そう思って久しぶりに建物の中に入ってみたところ……。たしかに営業している店舗は、以前に比べて少ないかも。それよりも気になったのは、退去したスペースに掲出されていた閉店の挨拶についてだ。
その挨拶は最近のものではなく、すでに数カ月を経ているのに、いまだ新しいテナントが入っていないのである。これは一体……。
・開業から10年
ここは以前「東急プラザ銀座」という名前であった。今も変わらずその名前のままだと勝手に思っていたら、昨年2月に香港の投資会社が土地と建物を取得して、同年12月に施設名が「GinzaNovo」に変わっていたそうだ。
全然気づかなかった。しかも2016年の開業から今年で丸10年になるとはね。
私は開業直後に足を運んでいる。その時のことは割と鮮明に覚えているのである。というのは、2026年3月31日は「iPhone SE」(初代)の発売日だったからだ。
このときiPhoneSEがまったく話題にならなかったのは、東急プラザ銀座が同日にオープンしたからではないか? と勝手に勘ぐっていたのだ。後日、地下1階に出店したタリーズの新業態のお店についてレポートしている。
・いつの間に名前が
あれから10年、その間に私は何回くらいここを訪ねただろうか? それほど少なくはないはずだが、それでも最近は足を踏み入れることはなかった。

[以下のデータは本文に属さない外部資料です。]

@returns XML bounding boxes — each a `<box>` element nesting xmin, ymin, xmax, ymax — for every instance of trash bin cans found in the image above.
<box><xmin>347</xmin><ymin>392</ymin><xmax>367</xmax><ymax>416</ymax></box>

気づけば、いつの間にやら外資に買収されて、馴染みのない名前に変わってしまっていた。
・唯一の混雑店は
それで中に入ってフロアガイドを見たところ、以前と比べてずいぶん営業店舗が少なくなったことがすぐに見てとれた。たしか開業時には、ファッション・ライフスタイル・フード・レストランなど、120店舗以上が出店していたはず。
現在営業中のお店がどれだけあるのか数えなかったが、目についたのは「CLOSE」の文字だ。店舗名の上から貼り紙がされている。それがザっと見て10個以上あった。
中には閉店日が記載されたものがあり、それが2月とか3月になっている。つまり、数カ月間新しいテナントが入っていない。ということは、閉店日が書かれていない店舗はいつ閉店したというのか? それ以前じゃないのか?
そして7階が丸々空いている。ワンフロア埋まっていないのだ。各フロアを歩いてみると、空きスペースが目立つ。見るからに結構厳しい状況。
だが、レストランフロアで異常に繁盛しているお店が1軒あった。10階の「回転寿司根室花まる」である。そこまでのフロアは比較的混み合っている様子はなかったのに、ここだけ行列。チラリと店頭の予約端末を見たら11組待ちとなっていた。平日昼間でこの人気ぶり。さすがというべきか。
日本人客だけでなく、海外からの観光客も並んでいたので、内外を問わずブランドに対する信頼はかなり厚いのだろう。11組なら私も並ぼうかなと思ったくらいである。
いずれにしても、銀座の一等地でこの空き状況はよろしくないのではないかな~。場所は悪くないのに……。この先、どうなってしまうのか? 気になるところである。